As an actor you often chase around for auditions and movie roles continually - BUT there is one time when you will always get tons of work...
...when you already have a movie to act in.
This week has been no exception. In the middle of a tight filming schedule for Bangkok Adrenaline I was called in for the Hanuman movie we did an initial casting for about 6 months ago.
Luckily (in this case only) my part in Hanuman was downgraded from the initial promises of 6 weeks work to only 3 days - get used to broken promises when you work as an actor.
They needed me free for 3 days - 2 of which I was already shooting B.A. Fortunately one of those days was a night shoot. So I told them I had a short day that I could work and a normal (12 hour) day to act as well.
So I signed up for a day shoot followed by a night shoot followed by a day shoot. I managed about 2 hours sleep from the time I started to the time I finished. And food that was non-energising and not quality.
Luckily after that I got in a solid 4.5 hours before we started shooting again the next day.

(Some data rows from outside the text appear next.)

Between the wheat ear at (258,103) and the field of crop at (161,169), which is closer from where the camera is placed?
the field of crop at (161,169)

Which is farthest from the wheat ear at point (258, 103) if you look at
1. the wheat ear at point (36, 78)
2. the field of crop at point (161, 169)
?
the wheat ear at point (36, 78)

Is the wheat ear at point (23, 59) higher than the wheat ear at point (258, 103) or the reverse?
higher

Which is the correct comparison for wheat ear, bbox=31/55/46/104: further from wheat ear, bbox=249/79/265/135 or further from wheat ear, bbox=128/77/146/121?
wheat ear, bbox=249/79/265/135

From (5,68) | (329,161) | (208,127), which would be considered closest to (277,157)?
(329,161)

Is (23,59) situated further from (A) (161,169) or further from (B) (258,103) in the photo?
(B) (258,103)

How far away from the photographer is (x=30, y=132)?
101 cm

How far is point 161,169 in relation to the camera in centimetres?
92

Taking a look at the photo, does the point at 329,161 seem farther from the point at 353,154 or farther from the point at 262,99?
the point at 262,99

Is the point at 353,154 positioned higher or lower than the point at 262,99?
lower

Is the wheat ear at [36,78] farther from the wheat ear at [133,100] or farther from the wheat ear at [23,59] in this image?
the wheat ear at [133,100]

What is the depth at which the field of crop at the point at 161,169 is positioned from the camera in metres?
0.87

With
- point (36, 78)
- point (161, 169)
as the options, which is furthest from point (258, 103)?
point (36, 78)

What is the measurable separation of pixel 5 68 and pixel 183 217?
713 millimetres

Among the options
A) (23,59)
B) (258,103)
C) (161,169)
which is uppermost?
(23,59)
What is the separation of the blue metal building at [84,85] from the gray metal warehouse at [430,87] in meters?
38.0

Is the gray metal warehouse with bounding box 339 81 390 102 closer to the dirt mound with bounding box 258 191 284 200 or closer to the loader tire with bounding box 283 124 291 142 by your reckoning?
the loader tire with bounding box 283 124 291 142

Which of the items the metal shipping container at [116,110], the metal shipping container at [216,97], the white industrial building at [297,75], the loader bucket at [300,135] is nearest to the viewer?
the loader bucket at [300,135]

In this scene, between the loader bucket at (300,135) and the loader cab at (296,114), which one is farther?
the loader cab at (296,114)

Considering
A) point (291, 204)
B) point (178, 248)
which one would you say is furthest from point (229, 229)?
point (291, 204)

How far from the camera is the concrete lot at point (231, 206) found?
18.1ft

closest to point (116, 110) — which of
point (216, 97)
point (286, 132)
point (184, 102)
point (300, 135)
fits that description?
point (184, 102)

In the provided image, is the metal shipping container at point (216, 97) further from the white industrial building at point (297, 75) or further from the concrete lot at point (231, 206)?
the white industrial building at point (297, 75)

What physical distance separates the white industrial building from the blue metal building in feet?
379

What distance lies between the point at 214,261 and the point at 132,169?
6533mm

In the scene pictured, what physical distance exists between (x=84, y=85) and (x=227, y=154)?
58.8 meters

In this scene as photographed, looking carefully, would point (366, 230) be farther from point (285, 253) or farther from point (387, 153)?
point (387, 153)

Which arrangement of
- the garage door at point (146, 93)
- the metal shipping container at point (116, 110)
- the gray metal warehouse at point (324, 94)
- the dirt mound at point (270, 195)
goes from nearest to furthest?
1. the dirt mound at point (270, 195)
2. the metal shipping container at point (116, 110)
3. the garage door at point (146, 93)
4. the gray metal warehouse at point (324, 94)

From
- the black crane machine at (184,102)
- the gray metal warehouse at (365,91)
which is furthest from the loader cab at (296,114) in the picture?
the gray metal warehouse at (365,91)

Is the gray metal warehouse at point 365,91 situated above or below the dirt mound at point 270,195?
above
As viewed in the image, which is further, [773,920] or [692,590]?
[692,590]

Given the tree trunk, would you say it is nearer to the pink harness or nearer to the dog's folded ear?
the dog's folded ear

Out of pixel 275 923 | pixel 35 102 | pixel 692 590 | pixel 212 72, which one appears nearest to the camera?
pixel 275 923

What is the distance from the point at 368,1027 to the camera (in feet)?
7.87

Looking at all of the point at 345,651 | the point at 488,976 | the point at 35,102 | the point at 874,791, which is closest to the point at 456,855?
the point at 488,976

Currently, and for the rest of the Bangkok Adrenaline movie filming we are shooting outside BKK and as such are ading 4 hours onto our 12 hour shooting day, plus an hour of stuffing around on set after the shooting day finishes. 12 + 4 + 1 = 17hrs a day....
That leaves 7 hours for sleep. Except I have to eat before I go to sleep and upon awakening. Another 1 hour gone. Plus I have to train at the gym too, 1.5 hours a day. If I don't weight train then I get flat and watery, and small as the glycogen drains from my muscles. So for action movies where my physique is important then it is a certainty that I must go to the gym.
That leaves 4.5 hours for sleep every night. Except my girlfriend wants 1/2 an hour of my time - fair enough. 4 hours sleep a night, it's getting very tiring.
Also add in I moved apartments this week too, in my 'spare time'.
And people wonder why I get annoyed (and annoying) on set when they tried to feed me spicy, stinky pig intestine soup with as much congealed blood as you wanted for the rest of the night and no solid food in sight.
BUT I am only an actor. Between days the Director has to plan the next days filming sequencing, reshedule for unforeseen circumstances and follow up on extras, stuntmen and equipment for next days shooting. Ray Huber, now taken over as Director after the unforeseen departure of Eric, has been averaging 2 hours a night sleep for the last 4 weeks. He said for the first 2 weeks he felt like crap, but now he is over that and is just high on lack of sleep all the time, but functional and feels OK. I reckon on the day we finish it'll only take 2 beers to knock him out and send him into a 48 hour coma.